Adding more power of one database server with more RAM, disk space, and CPU is regarded as scaling the database vertically. This is quite easy. But when comes to horizontally scale of the database into multiple physical or virtual nodes, it is a daunting task especially for SQL databases to ensure the consistency of the operation as a whole. Horizontal scaling means you could distribute your database workload into multiple instances (nodes) whether virtually in a single server, across multiple physical servers, or in the cloud grid. The rise of container technology such as Docker that use small footprint of server processes has made it possible to scale out database services into thousands of nodes in the cloud. Latency and throughput of the data are often used to benchmark the performance of horizontal scaling.

The above shows the benchmark of average time taken by clusters of Cassandra vs MySQL NDB (Network Database) for CRUD (create-read-update-delete) operations. You could get more detail at this blog.

Horizontal scaling is pretty much a big topic. I could not afford to compare as many noSQL and SQL databases. Both noSQL and SQL providers (especially New SQL provider) are racing to provide better configurations for distributed database service. Some databases offer elastic scaling that means we could scale up the capacity, scale out the number of nodes, or strip down both capacity and nodes at any time without impacting the connected client applications. Most of noSQL and SQL use technique called sharding to distribute data into a number of nodes. Data distributed will be partitioned into many nodes under certain range of keys. As to get some insights on both offerings for scalability, here I choose MongoDB, VoltDB SQL, and Cassandra which these technologies I believe are quite revolutionizing.

MongoDB

MongoDB use a few approaches of sharding to scale out the database. MongoDB also allow certain collections (collections are like tables in SQL) not to be sharded and live only in the primary partition. The whole non-replicated or a set of replicated database (a master and replicas) built before for high availability can be sharded into a cluster of multiple units or groups of replicated instances.

A MongoDB sharded cluster depicted on the above image consists of one or more sharded instances, a load-balanced config servers that store metadata and unique to this sharded cluster. It also save authentication settings for the cluster. Authentication can be a RBAC (Roled-Based Access Control), using 6 to 1024 secret key characters, or based on x.509 certificates with a secure TLS 1.1+/SSL connection. Routers will receive query instructions from the client applications, use the information in the config servers' metadata, and route to the appropriate partitions of the cluster based on that information.

MongoDB allow two strategies for sharding:

Hashed Sharding - chunks of data based on the hashed shard key values
Ranged Sharding - partitions based on ranged of key values.

These sharded keys can be further grouped into zones. Zones act like tags. You could group sharded partitions based on you custom zones for separating sharded instances into more meaningful categories.

VoltDB

VoltDB is an in-memory highly scalable ACID compliant SQL database. VoltDB is built for throughput over latency. VoltDB provides shell commands, system procedures, and automated snapshot to enable data persistence into disks. As VoltDB prefers scaling out tables into multiple partitions and each partition is deployed to one CPU core. This configuration is designed to achieve single-threaded process per partition. Therefore it is possible to execute queries without locking, latching, and transaction logs.

One VoltDB's cluster of partitions can be replicated into one or multiple physical machines per replica. This is different from MongoDB where the replication instances are sharded into a sharded cluster. VoltDB horizontal scaling is closely related to their transaction model. VoltDB automatically manage queries routing to the sharded or partitioned tables. Client applications do not need to to extra works when sending common SQL queries while VoltDB routing manage read and write into partitions in the background.

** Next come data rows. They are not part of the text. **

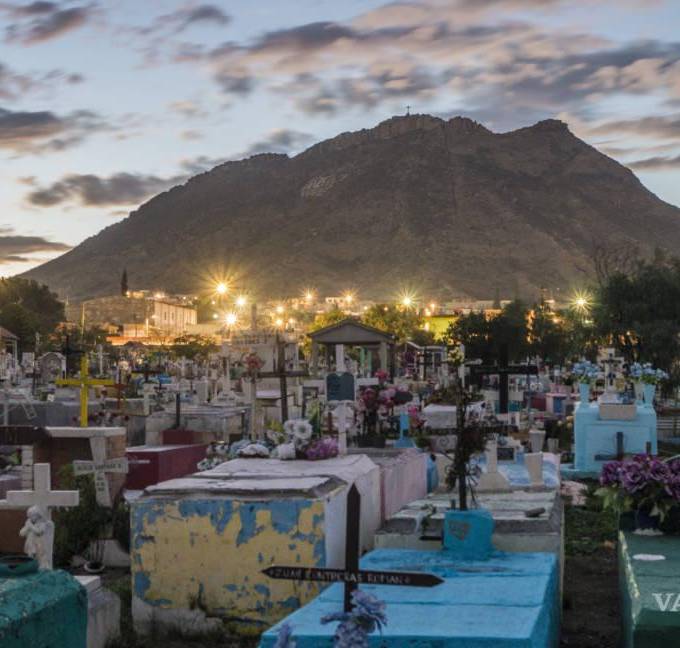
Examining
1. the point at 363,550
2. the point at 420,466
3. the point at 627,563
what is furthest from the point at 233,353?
the point at 627,563

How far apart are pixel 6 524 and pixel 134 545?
10.7 ft

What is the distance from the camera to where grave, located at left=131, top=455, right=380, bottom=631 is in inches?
384

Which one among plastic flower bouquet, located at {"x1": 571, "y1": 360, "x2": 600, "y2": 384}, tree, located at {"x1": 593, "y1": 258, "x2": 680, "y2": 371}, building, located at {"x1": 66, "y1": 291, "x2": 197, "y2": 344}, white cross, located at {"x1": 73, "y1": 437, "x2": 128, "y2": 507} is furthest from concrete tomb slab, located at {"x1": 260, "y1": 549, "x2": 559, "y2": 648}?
building, located at {"x1": 66, "y1": 291, "x2": 197, "y2": 344}

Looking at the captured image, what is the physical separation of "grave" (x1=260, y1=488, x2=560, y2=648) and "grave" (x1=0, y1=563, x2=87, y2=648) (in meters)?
1.09

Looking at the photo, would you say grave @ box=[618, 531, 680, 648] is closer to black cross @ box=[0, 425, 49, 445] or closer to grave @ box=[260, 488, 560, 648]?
grave @ box=[260, 488, 560, 648]

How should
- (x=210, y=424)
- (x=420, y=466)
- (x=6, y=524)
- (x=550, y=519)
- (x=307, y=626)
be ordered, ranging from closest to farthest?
(x=307, y=626)
(x=550, y=519)
(x=6, y=524)
(x=420, y=466)
(x=210, y=424)

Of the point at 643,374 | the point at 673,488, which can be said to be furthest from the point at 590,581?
the point at 643,374

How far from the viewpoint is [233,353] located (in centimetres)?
3803

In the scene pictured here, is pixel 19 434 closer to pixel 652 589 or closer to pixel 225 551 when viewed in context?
pixel 225 551

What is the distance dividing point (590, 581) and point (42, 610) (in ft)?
24.9

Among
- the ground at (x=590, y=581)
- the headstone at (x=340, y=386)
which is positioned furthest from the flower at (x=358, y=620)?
the headstone at (x=340, y=386)

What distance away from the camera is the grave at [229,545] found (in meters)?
9.77

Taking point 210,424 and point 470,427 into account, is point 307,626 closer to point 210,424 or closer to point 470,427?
point 470,427

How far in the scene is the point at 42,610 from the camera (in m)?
6.62
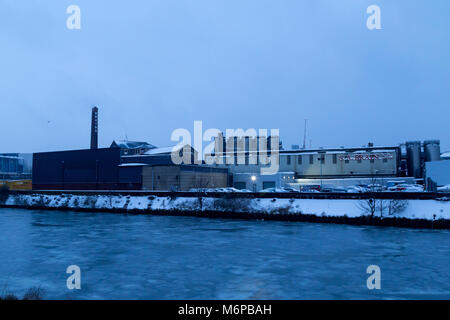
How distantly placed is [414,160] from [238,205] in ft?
129

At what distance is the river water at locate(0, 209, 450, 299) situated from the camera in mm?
13133

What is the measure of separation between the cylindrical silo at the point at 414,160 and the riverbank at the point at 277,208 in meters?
32.3

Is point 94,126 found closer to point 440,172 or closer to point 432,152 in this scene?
point 440,172

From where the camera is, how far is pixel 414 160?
208 ft

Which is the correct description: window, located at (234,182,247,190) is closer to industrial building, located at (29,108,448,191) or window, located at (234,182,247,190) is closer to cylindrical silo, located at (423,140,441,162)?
industrial building, located at (29,108,448,191)

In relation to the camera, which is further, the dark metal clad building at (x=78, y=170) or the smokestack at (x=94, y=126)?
the smokestack at (x=94, y=126)

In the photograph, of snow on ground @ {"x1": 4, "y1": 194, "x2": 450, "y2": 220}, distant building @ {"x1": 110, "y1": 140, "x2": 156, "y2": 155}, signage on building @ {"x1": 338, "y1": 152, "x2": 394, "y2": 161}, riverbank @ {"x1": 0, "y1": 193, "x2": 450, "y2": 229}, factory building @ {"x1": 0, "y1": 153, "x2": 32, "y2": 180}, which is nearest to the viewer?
riverbank @ {"x1": 0, "y1": 193, "x2": 450, "y2": 229}

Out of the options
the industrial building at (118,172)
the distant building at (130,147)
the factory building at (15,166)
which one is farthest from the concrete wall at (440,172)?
the factory building at (15,166)

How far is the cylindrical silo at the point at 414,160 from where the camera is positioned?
6262cm

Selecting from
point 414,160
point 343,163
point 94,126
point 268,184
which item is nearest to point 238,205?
point 268,184

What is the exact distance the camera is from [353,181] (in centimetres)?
5744

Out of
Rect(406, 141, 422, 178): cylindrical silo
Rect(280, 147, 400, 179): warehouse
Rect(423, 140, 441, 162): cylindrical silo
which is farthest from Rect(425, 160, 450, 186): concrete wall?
Rect(423, 140, 441, 162): cylindrical silo

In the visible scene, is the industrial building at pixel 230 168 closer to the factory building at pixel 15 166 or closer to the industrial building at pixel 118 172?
the industrial building at pixel 118 172

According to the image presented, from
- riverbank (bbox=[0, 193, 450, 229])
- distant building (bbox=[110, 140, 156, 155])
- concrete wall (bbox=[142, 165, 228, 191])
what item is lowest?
riverbank (bbox=[0, 193, 450, 229])
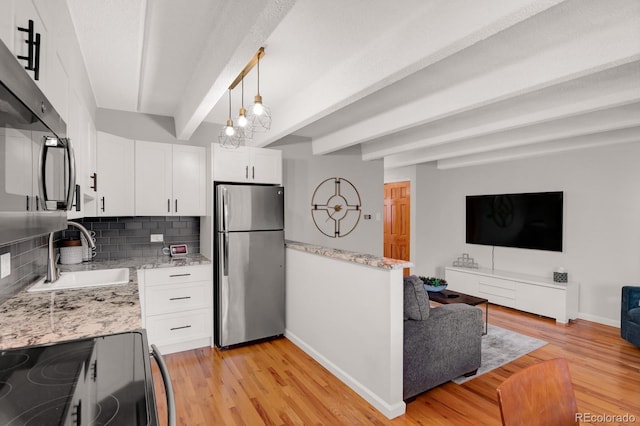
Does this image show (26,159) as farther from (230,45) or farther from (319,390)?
(319,390)

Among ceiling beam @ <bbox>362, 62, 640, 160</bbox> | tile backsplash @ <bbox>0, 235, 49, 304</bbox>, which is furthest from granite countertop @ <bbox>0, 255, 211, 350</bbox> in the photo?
ceiling beam @ <bbox>362, 62, 640, 160</bbox>

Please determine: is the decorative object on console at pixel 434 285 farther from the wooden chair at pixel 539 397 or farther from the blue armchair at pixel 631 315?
the wooden chair at pixel 539 397

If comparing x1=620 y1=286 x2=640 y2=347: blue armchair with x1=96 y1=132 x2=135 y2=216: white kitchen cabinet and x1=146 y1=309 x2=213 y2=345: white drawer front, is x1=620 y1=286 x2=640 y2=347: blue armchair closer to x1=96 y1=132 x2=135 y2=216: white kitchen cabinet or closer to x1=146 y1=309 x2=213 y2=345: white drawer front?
x1=146 y1=309 x2=213 y2=345: white drawer front

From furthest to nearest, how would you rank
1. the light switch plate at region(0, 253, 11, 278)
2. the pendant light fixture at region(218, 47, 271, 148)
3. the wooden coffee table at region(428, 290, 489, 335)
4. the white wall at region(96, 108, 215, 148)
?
the wooden coffee table at region(428, 290, 489, 335)
the white wall at region(96, 108, 215, 148)
the pendant light fixture at region(218, 47, 271, 148)
the light switch plate at region(0, 253, 11, 278)

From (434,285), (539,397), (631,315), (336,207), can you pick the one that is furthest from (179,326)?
(631,315)

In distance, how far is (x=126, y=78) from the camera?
2777 mm

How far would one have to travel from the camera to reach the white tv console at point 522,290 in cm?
449

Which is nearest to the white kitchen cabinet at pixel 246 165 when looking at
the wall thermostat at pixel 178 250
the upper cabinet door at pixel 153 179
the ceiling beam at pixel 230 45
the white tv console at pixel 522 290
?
the upper cabinet door at pixel 153 179

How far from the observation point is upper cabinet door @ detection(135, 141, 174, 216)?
11.6ft

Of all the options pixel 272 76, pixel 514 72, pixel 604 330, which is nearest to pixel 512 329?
pixel 604 330

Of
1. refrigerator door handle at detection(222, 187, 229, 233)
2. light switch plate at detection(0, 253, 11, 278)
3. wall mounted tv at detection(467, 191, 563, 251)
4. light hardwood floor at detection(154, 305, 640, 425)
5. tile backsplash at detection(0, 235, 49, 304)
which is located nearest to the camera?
light switch plate at detection(0, 253, 11, 278)

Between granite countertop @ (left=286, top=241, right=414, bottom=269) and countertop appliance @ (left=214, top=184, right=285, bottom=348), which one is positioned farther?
countertop appliance @ (left=214, top=184, right=285, bottom=348)

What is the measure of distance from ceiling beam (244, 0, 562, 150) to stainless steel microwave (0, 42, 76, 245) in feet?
5.59

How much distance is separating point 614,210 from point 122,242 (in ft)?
19.2
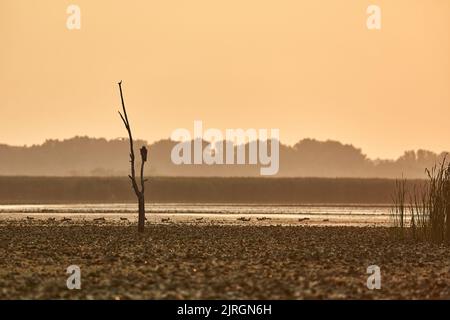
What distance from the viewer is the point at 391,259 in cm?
3200

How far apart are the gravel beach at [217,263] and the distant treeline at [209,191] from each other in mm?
67324

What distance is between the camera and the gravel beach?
2366cm

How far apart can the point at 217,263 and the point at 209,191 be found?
292 feet

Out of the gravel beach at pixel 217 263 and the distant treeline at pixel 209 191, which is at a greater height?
the distant treeline at pixel 209 191

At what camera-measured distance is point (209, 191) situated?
119m

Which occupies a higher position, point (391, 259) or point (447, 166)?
point (447, 166)

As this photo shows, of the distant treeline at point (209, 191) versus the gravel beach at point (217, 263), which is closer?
the gravel beach at point (217, 263)

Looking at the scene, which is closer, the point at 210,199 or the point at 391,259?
the point at 391,259

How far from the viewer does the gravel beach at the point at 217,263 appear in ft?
77.6

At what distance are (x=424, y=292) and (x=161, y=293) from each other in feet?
19.3
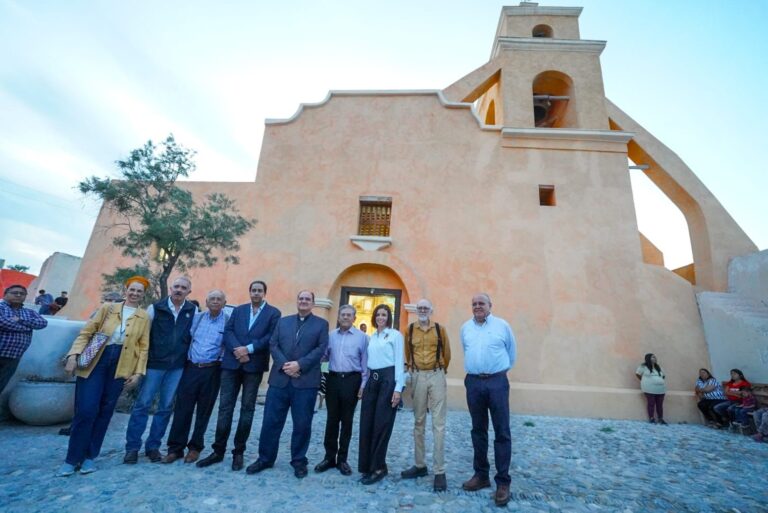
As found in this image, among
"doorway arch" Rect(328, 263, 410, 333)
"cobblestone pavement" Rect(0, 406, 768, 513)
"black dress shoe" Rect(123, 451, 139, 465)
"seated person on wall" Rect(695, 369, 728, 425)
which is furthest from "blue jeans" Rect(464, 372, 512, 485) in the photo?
"seated person on wall" Rect(695, 369, 728, 425)

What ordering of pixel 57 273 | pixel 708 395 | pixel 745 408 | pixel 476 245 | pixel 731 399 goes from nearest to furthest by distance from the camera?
1. pixel 745 408
2. pixel 731 399
3. pixel 708 395
4. pixel 476 245
5. pixel 57 273

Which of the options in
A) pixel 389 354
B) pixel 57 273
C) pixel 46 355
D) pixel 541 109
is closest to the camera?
pixel 389 354

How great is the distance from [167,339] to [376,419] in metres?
2.57

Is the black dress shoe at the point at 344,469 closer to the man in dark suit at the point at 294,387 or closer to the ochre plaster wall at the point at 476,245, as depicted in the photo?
the man in dark suit at the point at 294,387

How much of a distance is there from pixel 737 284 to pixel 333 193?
10.7 meters

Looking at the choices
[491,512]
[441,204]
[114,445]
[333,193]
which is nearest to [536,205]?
[441,204]

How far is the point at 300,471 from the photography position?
352cm

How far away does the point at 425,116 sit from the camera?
33.5 ft

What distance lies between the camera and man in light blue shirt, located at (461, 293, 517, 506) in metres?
3.29

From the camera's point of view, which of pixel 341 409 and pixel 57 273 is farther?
pixel 57 273

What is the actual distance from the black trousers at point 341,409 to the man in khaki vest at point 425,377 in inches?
27.0

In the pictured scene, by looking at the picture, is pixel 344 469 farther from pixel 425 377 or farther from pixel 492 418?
pixel 492 418

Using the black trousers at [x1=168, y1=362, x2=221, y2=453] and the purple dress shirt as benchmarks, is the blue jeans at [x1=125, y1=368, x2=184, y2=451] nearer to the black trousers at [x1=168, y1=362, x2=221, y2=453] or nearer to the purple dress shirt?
the black trousers at [x1=168, y1=362, x2=221, y2=453]

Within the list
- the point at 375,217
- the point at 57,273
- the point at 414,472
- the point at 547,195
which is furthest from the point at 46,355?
the point at 57,273
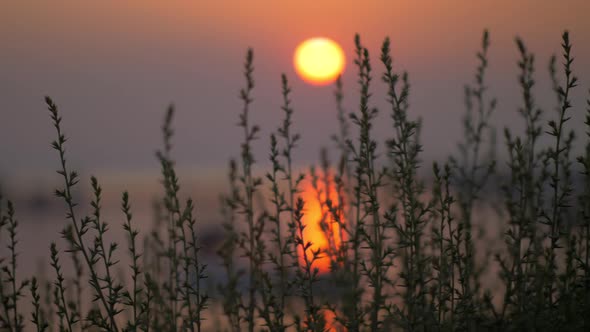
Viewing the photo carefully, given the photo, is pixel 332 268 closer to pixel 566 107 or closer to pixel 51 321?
pixel 566 107

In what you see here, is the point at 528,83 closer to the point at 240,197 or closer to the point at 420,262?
the point at 420,262

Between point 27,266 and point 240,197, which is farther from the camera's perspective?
point 27,266

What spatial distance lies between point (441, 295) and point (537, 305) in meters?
0.53

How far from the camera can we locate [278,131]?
4.42 m

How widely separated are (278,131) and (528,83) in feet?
5.42

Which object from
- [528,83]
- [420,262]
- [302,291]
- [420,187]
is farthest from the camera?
[420,187]

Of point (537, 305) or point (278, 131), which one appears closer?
point (537, 305)

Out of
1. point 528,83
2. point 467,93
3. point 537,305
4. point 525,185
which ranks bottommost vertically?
point 537,305

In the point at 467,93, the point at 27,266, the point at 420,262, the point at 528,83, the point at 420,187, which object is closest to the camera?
the point at 420,262

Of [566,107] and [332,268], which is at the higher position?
[566,107]

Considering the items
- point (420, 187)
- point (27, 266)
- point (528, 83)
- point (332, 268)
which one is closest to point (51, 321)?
point (332, 268)

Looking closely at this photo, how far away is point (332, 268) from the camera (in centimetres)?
446

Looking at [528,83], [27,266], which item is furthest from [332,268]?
[27,266]

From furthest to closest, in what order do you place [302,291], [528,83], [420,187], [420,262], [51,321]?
[51,321] < [420,187] < [528,83] < [302,291] < [420,262]
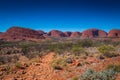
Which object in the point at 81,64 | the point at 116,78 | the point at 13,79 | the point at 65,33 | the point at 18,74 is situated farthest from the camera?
the point at 65,33

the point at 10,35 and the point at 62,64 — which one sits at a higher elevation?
the point at 10,35

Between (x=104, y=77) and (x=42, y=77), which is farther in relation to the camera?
(x=42, y=77)

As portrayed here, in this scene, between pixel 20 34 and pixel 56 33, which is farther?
pixel 56 33

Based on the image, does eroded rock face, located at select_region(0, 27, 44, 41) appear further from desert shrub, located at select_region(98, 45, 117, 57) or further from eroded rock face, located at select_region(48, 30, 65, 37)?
desert shrub, located at select_region(98, 45, 117, 57)

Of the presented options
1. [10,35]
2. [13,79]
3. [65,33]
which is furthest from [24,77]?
[65,33]

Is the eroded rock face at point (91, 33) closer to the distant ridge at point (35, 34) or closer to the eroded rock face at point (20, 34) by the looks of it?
the distant ridge at point (35, 34)

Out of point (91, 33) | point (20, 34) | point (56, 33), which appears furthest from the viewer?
point (56, 33)

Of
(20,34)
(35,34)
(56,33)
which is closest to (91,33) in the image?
(56,33)

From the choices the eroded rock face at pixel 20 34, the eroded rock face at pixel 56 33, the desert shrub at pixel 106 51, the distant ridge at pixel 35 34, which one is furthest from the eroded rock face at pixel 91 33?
the desert shrub at pixel 106 51

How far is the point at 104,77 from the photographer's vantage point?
7.56 metres

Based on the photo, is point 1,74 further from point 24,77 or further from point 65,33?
point 65,33

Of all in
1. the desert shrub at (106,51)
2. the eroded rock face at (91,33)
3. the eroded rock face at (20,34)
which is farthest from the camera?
the eroded rock face at (91,33)

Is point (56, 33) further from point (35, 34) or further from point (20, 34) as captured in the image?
point (20, 34)

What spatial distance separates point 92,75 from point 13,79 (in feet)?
15.0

This is possible as each partition contains data and execution engine. As VoltDB prefer scheduling against shared memory to achieve better concurrency, the execution engine contains a queue for transaction requests. Requests then are run to completion serially (single-threaded fashion) at each partition.

Cassandra

Cassandra was created by Facebook in 2008 based on Google Big Table (2006) and Amazon Dynamo (2007). In February 2010, it graduated to a top-level Apache project. It combines distributed features of Dynamo and data model under storage structure from Big Table. Cassandra is elastic by default. It automatically rehash its partitions in the ring in the event of addition or reduction of its nodes.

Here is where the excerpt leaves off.